--- begin Dataset extract ---

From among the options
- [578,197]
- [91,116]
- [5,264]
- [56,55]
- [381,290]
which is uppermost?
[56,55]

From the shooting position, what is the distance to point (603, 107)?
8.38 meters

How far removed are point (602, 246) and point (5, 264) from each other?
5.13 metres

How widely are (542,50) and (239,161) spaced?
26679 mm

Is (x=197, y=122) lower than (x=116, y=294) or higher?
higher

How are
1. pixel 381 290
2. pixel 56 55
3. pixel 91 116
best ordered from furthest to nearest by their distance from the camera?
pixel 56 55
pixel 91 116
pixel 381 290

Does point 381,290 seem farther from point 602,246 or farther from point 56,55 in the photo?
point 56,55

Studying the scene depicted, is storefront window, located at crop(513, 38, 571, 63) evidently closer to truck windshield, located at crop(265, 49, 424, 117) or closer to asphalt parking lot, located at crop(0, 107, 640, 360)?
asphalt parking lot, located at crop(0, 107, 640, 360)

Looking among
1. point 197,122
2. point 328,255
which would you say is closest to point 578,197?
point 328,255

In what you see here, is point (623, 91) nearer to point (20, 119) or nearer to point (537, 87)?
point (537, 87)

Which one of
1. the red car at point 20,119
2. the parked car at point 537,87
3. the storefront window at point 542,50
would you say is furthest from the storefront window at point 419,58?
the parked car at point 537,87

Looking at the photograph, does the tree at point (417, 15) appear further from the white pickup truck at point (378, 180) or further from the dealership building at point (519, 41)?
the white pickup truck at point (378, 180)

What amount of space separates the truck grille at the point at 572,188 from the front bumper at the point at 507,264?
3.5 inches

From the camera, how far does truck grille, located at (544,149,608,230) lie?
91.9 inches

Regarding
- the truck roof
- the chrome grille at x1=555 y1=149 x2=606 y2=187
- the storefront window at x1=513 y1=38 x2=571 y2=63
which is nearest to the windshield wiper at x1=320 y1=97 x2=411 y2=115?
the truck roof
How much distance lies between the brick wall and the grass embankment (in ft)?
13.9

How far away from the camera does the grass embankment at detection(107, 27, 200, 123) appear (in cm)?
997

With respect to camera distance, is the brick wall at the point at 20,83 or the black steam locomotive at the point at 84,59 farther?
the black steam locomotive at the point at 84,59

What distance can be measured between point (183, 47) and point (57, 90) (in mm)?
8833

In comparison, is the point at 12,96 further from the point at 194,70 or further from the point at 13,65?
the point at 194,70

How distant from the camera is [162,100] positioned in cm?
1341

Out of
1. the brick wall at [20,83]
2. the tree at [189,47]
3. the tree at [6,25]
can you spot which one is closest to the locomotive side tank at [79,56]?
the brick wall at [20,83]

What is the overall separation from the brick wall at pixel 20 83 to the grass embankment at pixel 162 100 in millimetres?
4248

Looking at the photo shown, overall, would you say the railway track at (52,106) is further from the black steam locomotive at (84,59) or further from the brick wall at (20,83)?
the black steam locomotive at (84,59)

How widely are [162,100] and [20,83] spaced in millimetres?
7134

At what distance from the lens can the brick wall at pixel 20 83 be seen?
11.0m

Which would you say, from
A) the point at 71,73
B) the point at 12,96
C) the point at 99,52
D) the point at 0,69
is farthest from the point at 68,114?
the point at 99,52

--- end Dataset extract ---

--- Set exercise ---
Copy everything from the line containing "Which would you say, from" down to the end of the listing, switching "farthest" to "furthest" and leaving everything else unchanged.

--- Task result ---
Which would you say, from
A) the point at 71,73
B) the point at 12,96
C) the point at 99,52
D) the point at 0,69
is furthest from the point at 68,114?
the point at 99,52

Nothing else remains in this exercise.